L'anno scorso a Marienbad (A. Resnais, 1961)
L'anno scorso a Marienbad (L'année dernière à Marienbad)
di Alain Resnais – Francia/Italia 1961
con Delphine Seyrig, Giorgio Albertazzi, Sacha Pitoëff
***1/2
Rivisto in divx.
In un gigantesco e lussuoso albergo (il film è stato girato nei palazzi reali di Monaco di Baviera e dintorni, con immensi giardini annessi), uno sconosciuto (Albertazzi) afferma di aver già incontrato l'anno prima una donna (Seyrig) – "È stato a Friedrichsbad? O forse a Marienbad?" (tutte celebri località termali) – e cerca di convincerla a fuggire con lui, abbandonando il marito (Pitoëff). Lui ricorda ogni dettaglio del loro precedente incontro, lei invece no (o fa finta di aver dimenticato?). Scritto da Alain Robbe-Grillet (che si ispirò, pare, al romanzo "L'invenzione di Morel" di Adolfo Bioy Casares), il secondo lungometraggio – e secondo capolavoro – di Resnais dopo "Hiroshima mon amour" è un lento ed enigmatico tuffo in un mondo sospeso, misterioso e senza tempo: vediamo spesso i personaggi "congelati" come statue, o immersi in un flusso di dialoghi o di frammenti di conversazioni che si ripetono in continuazione, senza senso o senza contesto. Spersi fra i saloni, i corridoi e le gallerie di questo albergo sontuoso e barocco ma vetusto, ricolmo di specchi, stucchi, statue e marmi, i ricchi avventori sembrano anime smarrite in un limbo da cui è impossibile uscire, in balia del destino o della morte. I lenti movimenti di camera, le eleganti inquadrature, il montaggio sofisticato, la letterarietà dei dialoghi, l'incessante musica organistica completano un'esperienza che per lo spettatore può risultare, a seconda dei gusti, vacua e snervante oppure onirica e ipnotica. E le riflessioni sul tempo e sui ricordi acquistano una certa qualità ultraterrena, surreale o metafisica. Di fatto, non è chiaro quanto di quello che avviene sullo schermo (o che i personaggi ricordano) sia reale, oppure frutto di un sogno o dell'immaginazione. Leone d'Oro a Venezia, il film fu anche candidato all'Oscar per la miglior sceneggiatura.
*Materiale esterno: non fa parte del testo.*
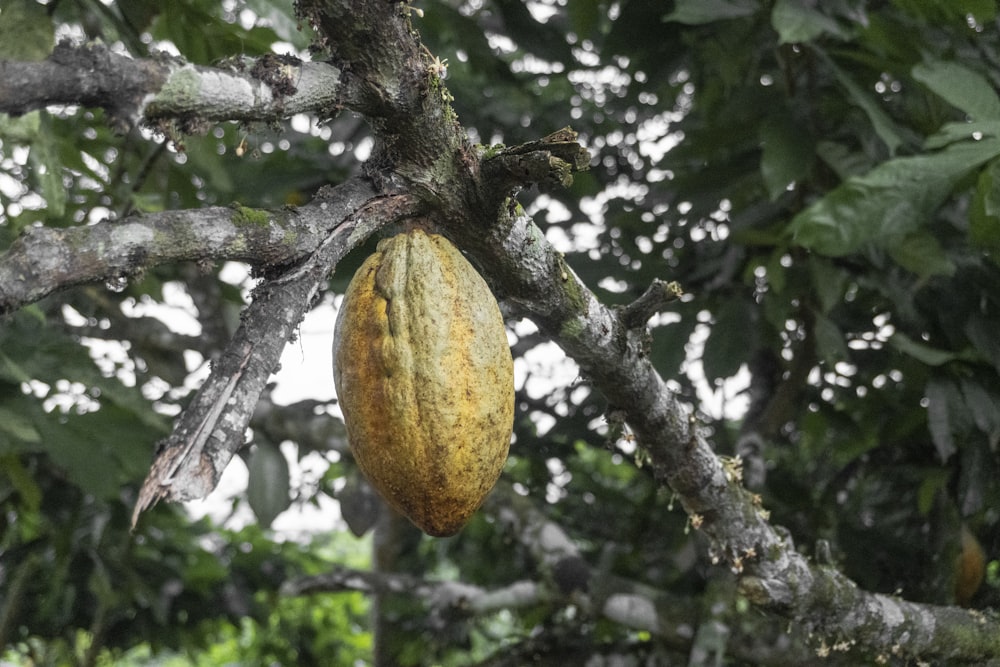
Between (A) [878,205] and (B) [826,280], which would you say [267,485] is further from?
(A) [878,205]

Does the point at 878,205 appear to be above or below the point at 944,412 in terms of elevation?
above

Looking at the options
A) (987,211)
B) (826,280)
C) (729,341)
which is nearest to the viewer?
(987,211)

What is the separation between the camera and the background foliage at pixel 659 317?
196 centimetres

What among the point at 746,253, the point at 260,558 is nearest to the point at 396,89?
the point at 746,253

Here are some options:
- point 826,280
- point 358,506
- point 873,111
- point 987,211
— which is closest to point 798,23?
point 873,111

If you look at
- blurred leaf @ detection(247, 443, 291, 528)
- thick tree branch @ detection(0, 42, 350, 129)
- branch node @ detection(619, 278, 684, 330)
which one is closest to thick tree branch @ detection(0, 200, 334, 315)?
thick tree branch @ detection(0, 42, 350, 129)

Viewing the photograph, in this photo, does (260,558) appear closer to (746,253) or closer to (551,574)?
(551,574)

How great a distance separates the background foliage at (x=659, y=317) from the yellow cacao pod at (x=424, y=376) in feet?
1.48

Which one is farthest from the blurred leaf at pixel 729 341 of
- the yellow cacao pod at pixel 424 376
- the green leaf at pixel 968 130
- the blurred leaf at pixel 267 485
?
the yellow cacao pod at pixel 424 376

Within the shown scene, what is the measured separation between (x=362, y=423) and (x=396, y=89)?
0.35m

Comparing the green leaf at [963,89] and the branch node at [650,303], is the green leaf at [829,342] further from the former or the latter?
the branch node at [650,303]

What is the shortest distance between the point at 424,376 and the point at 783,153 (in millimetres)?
1409

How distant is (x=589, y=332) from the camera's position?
128cm

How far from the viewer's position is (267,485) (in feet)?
8.32
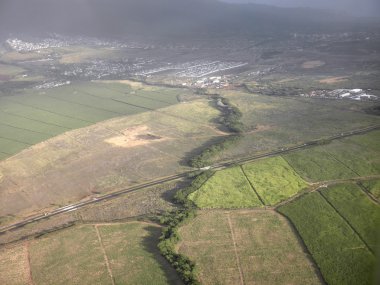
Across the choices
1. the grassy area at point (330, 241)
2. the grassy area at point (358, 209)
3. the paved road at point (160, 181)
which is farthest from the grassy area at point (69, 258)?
the grassy area at point (358, 209)

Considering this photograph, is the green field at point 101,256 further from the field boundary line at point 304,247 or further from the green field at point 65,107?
the green field at point 65,107

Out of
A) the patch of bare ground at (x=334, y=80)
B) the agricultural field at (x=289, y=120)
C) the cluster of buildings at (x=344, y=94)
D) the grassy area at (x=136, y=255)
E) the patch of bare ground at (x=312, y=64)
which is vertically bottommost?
the patch of bare ground at (x=312, y=64)

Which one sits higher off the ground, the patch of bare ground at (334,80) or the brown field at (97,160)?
the brown field at (97,160)

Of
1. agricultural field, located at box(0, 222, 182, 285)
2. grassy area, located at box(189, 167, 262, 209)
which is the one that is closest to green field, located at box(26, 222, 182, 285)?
agricultural field, located at box(0, 222, 182, 285)

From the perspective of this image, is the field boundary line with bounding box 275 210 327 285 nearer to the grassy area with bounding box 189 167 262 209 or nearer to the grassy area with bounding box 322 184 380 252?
the grassy area with bounding box 189 167 262 209

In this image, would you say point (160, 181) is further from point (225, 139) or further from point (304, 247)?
point (304, 247)

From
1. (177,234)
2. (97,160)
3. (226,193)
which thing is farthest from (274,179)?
(97,160)

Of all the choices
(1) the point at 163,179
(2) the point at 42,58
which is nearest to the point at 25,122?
(1) the point at 163,179
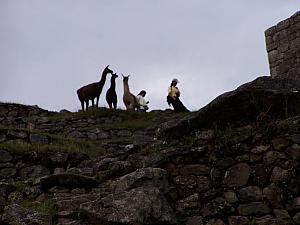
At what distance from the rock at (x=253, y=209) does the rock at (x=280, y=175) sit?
308 millimetres

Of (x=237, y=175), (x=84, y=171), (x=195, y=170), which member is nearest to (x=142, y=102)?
(x=84, y=171)

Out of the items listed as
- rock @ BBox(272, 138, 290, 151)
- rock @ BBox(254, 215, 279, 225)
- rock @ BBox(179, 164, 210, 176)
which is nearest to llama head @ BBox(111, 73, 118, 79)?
rock @ BBox(179, 164, 210, 176)

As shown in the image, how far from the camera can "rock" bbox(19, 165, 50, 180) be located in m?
9.59

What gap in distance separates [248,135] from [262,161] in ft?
1.33

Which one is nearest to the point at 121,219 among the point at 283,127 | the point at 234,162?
the point at 234,162

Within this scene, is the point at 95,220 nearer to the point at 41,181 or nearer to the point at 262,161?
the point at 41,181

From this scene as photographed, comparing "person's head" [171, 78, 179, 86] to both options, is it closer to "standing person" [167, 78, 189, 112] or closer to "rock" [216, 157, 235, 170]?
"standing person" [167, 78, 189, 112]

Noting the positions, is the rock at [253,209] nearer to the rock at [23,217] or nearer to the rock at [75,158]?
the rock at [23,217]

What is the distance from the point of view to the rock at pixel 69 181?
648cm

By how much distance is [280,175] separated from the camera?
5902 mm

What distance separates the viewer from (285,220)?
5.52 metres

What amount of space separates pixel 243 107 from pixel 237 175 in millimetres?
1424

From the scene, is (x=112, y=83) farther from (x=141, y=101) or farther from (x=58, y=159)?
(x=58, y=159)

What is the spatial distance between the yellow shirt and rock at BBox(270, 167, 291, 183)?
9.77 m
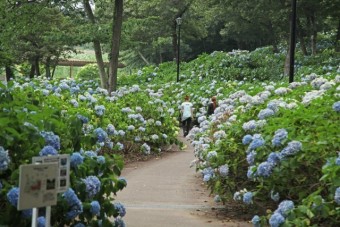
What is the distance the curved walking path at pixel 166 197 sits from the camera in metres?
6.36

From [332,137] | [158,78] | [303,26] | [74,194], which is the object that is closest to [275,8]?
[303,26]

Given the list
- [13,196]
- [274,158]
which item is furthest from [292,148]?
[13,196]

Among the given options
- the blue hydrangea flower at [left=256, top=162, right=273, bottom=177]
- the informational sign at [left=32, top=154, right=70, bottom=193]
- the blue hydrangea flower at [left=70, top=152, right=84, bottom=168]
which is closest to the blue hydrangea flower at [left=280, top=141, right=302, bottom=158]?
the blue hydrangea flower at [left=256, top=162, right=273, bottom=177]

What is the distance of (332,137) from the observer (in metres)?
5.23

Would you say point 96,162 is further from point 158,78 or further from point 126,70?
point 126,70

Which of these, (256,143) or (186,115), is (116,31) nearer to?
(186,115)

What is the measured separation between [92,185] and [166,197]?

Affascinante, fra i tanti spunti, il giochino (con le carte o i fiammiferi) che Sacha Pitoëff propone agli altri ospiti dell'albergo: una variante del Nim in cui il giocatore che toglie l'ultimo elemento (partendo da file di 1, 3, 5 e 7) perde la partita: Pitoëff afferma di vincere sempre, inesorabile – anch'egli – come la morte. Personalmente adoro il gioco e lo faccio spesso ai miei amici!